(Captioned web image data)
§
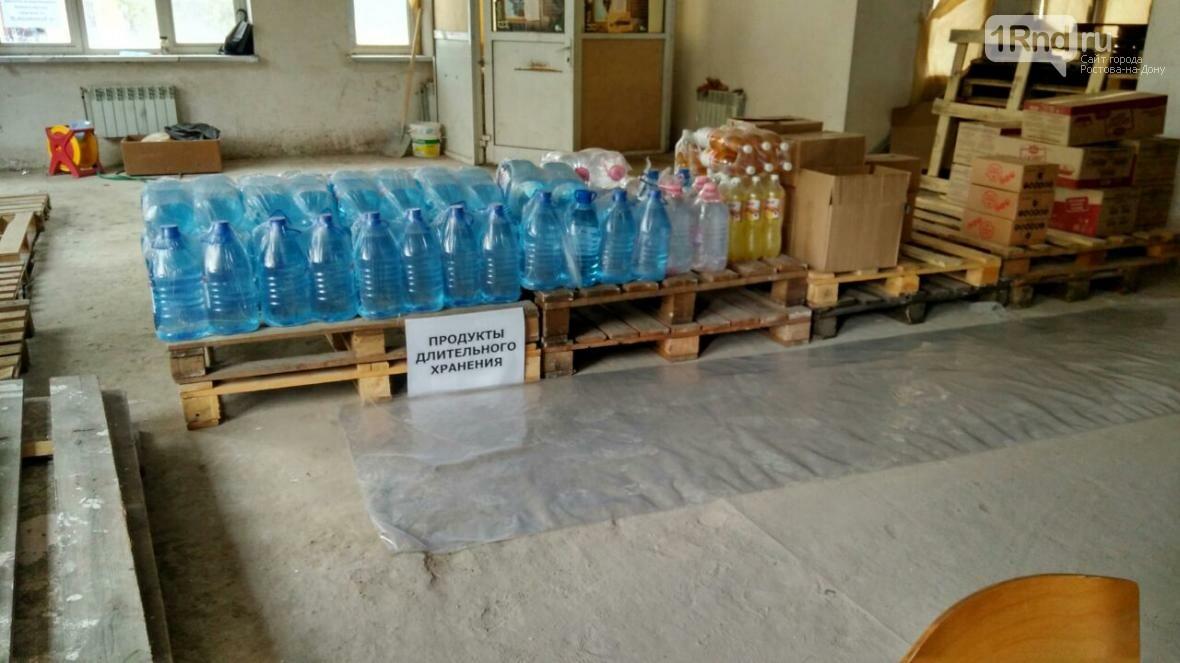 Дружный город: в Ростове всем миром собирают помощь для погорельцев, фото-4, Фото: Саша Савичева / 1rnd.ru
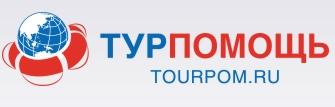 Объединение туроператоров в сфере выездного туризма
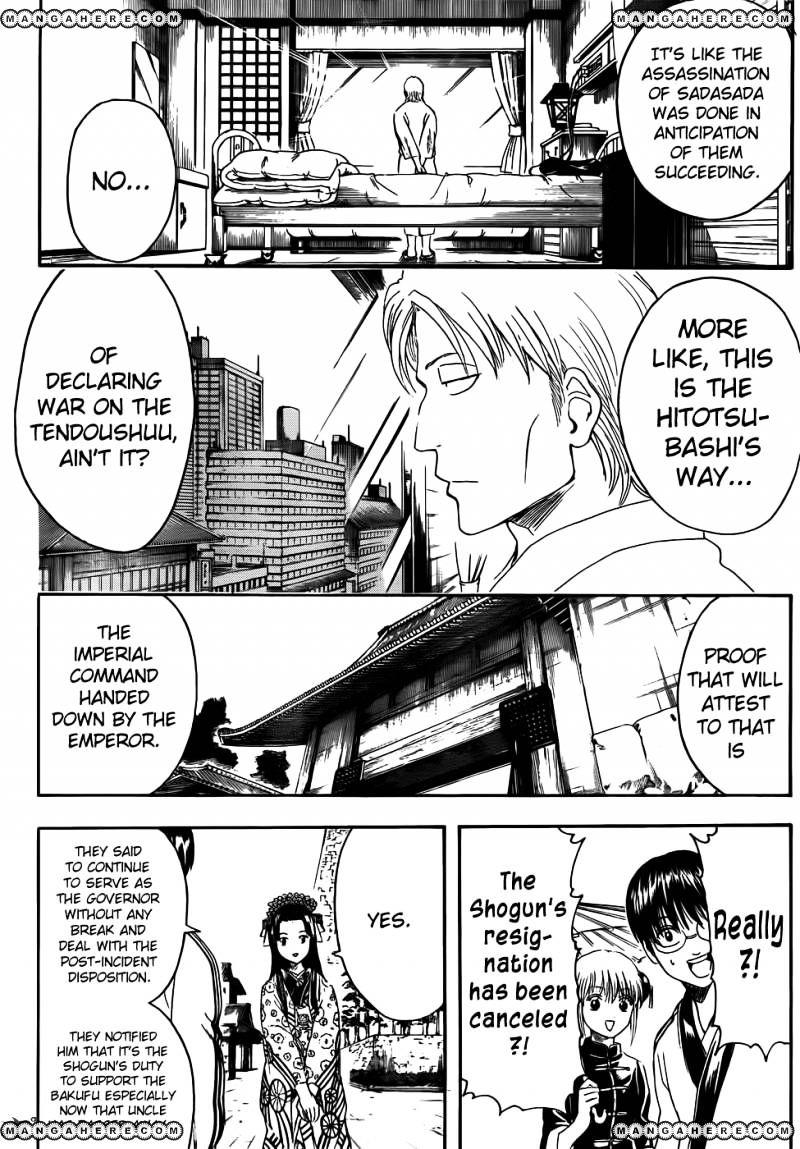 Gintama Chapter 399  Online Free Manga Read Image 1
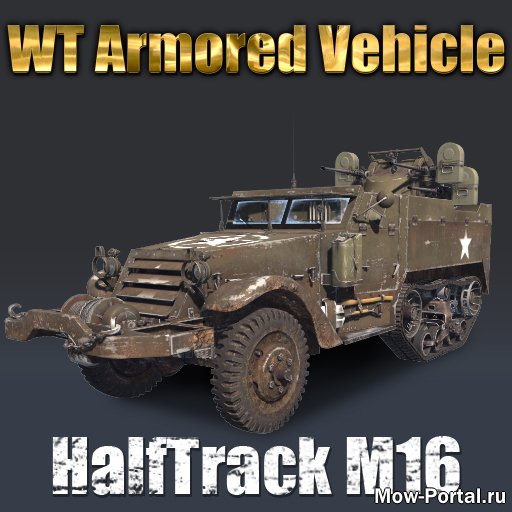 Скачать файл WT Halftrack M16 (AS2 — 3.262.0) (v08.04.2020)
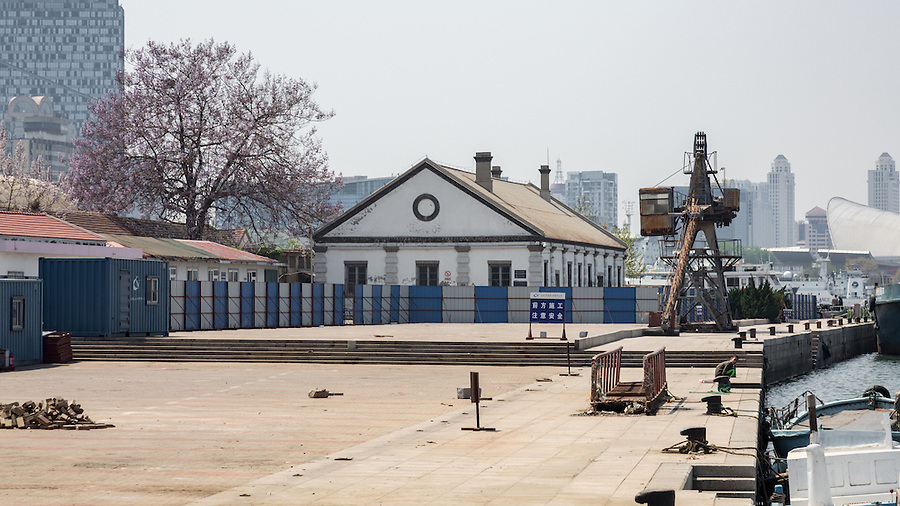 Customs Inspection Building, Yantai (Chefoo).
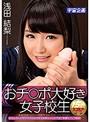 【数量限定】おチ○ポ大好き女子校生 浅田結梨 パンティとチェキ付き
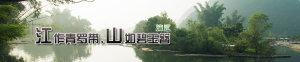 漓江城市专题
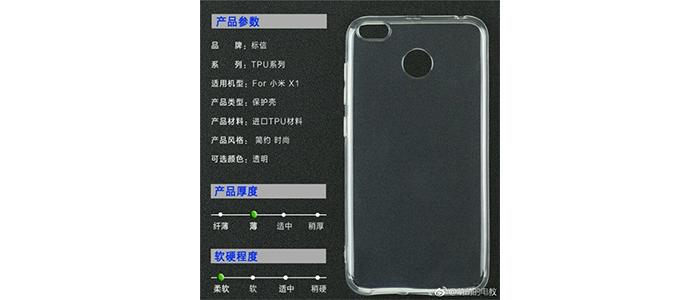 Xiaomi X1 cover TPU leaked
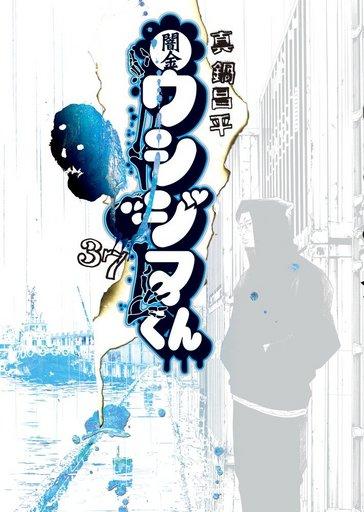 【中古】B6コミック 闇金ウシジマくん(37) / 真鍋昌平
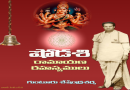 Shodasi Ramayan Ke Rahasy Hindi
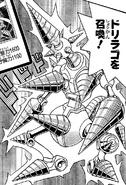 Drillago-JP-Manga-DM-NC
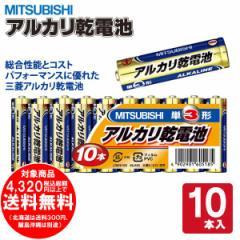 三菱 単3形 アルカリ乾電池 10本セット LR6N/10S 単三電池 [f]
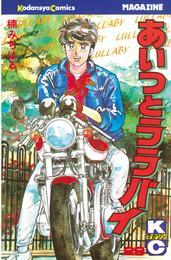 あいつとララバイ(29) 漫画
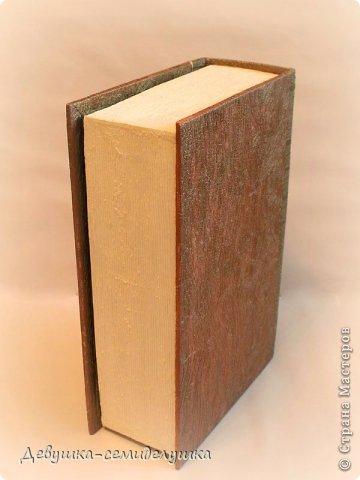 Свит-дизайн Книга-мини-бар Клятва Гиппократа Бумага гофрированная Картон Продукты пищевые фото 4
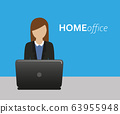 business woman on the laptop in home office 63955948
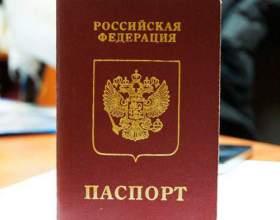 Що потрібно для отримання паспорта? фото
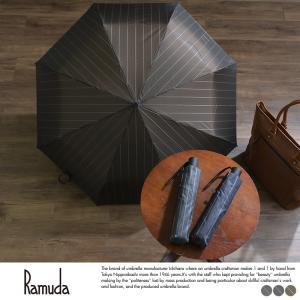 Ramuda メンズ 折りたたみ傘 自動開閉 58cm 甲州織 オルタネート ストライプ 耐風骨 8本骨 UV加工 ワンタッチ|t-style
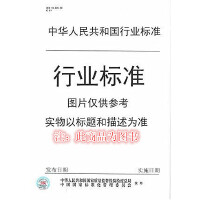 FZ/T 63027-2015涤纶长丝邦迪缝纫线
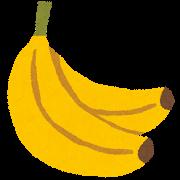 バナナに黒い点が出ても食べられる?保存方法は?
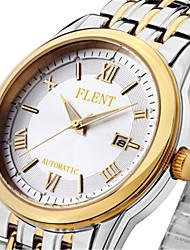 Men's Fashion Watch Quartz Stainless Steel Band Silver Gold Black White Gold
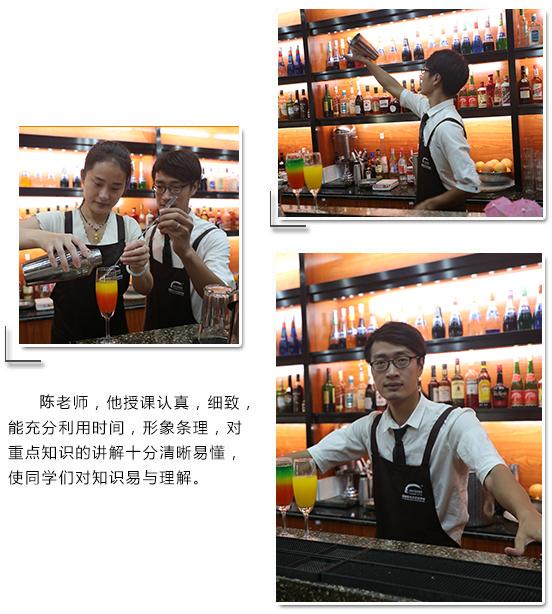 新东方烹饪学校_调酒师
§
Leave out the pictures and repeat exactly the lines from the one containing "Що потрібно для отримання паспорта? фото" through the last line of the entries.

 Що потрібно для отримання паспорта? фото
 Ramuda メンズ 折りたたみ傘 自動開閉 58cm 甲州織 オルタネート ストライプ 耐風骨 8本骨 UV加工 ワンタッチ|t-style
 FZ/T 63027-2015涤纶长丝邦迪缝纫线
 バナナに黒い点が出ても食べられる?保存方法は?
 Men's Fashion Watch Quartz Stainless Steel Band Silver Gold Black White Gold
 新东方烹饪学校_调酒师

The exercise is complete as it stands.